Korschenbroich: Platz nach Pfarrer Alois Müller benannt

Korschenbroich: Platz nach Pfarrer Alois Müller benannt

Das Areal hinter dem Chor von St. Andreas trägt nun den Namen des Geistlichen. Die Schützen hatten sich für die Benennung stark gemacht.

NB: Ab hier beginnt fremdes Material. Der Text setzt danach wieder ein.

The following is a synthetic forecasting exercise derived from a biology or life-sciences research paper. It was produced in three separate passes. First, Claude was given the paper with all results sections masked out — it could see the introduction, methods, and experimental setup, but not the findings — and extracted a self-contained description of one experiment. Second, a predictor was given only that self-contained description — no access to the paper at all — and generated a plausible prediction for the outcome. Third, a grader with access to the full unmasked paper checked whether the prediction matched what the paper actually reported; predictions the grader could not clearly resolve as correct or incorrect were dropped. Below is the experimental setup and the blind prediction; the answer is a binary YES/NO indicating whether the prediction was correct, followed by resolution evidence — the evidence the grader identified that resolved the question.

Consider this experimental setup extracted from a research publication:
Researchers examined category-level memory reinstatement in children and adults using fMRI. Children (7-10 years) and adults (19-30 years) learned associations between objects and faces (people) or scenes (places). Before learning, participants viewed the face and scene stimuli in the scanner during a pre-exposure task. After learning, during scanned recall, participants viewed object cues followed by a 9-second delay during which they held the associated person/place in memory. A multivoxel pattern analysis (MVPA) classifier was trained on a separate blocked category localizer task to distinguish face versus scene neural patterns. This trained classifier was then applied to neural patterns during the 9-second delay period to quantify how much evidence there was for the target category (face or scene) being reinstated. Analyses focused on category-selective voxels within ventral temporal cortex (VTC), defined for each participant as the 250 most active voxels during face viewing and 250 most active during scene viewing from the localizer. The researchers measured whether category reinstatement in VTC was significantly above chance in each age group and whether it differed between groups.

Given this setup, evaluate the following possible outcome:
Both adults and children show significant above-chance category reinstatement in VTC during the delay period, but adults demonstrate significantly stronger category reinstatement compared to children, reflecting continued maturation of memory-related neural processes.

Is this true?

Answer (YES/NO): YES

Eine alte Korschenbroicher Lebensweisheit besagt: "Die besten Ideen entstehen Pfingsten an der Theke." So war es auch im Fall der Benennung des Platzes hinter dem Chor der Pfarrkirche St. Andreas, den Bürgermeister Marc Venten nun offiziell auf den Namen "Pfarrer-Müller-Platz" taufte. Am 21. Mai 2017, kurz vor Unges Pengste, war der beliebte Pfarrer im Alter von 84 Jahren gestorben. Kurz darauf machten sich Mitglieder der Schützenbruderschaften dafür stark, dem namenlosen Platz an der Einmündung der Adolph-Kolping-Straße in die Sebastianusstraße entsprechend zu benennen - mit Erfolg. Bürgermeister Venten enthüllte nun das prächtige Schild "Pfarrer-Müller-Platz", auf dem auch das Wappen der Stadt Korschenbroich thront.

Im Oktober hatte der Kulturausschuss grünes Licht für die Benennung des Platzes gegeben. Das Hinweisschild, das optisch an die Schilder angelehnt ist, die in Berlin etwa am Pariser Platz vor dem Brandenburger Tor und am Gendarmenmarkt angebracht sind, erinnert nun an Alois Müller, der von 1974 bis 2005 als Pfarrer in Korschenbroich aktiv war. Er galt als "Baumeister der Pfarrgemeinde": Müller war es, der das schlichte Kirchenschiff, das nach der Zerstörung im Zweiten Weltkrieg mit einfachsten Mitteln wieder aufgebaut worden war, wieder in ein Schmuckstück verwandelte. Er setzte bei der Fenster-, Decken und Wandgestaltung besondere künstlerische Akzente. "Alois Müller hat der Kirche viel von dem Glanz zurückgegeben, den sie vor ihrer Zerstörung vor 75 Jahren hatte", sagt Marc Venten.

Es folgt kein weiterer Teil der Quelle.